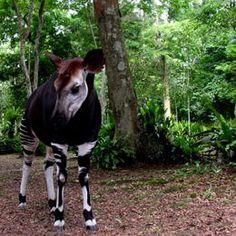 Okapi Reserve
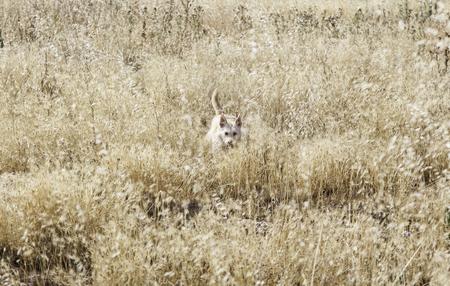 adoptive: Hound dog hunting in wheat field Stock Photo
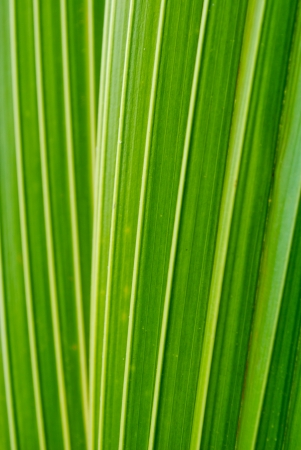 Green leaf background abstract Stock Photo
..............................
Aim of the exercise — Produce the full material again verbatim, with the pictures dropped.

Task response —
 Okapi Reserve
 adoptive: Hound dog hunting in wheat field Stock Photo
 Green leaf background abstract Stock Photo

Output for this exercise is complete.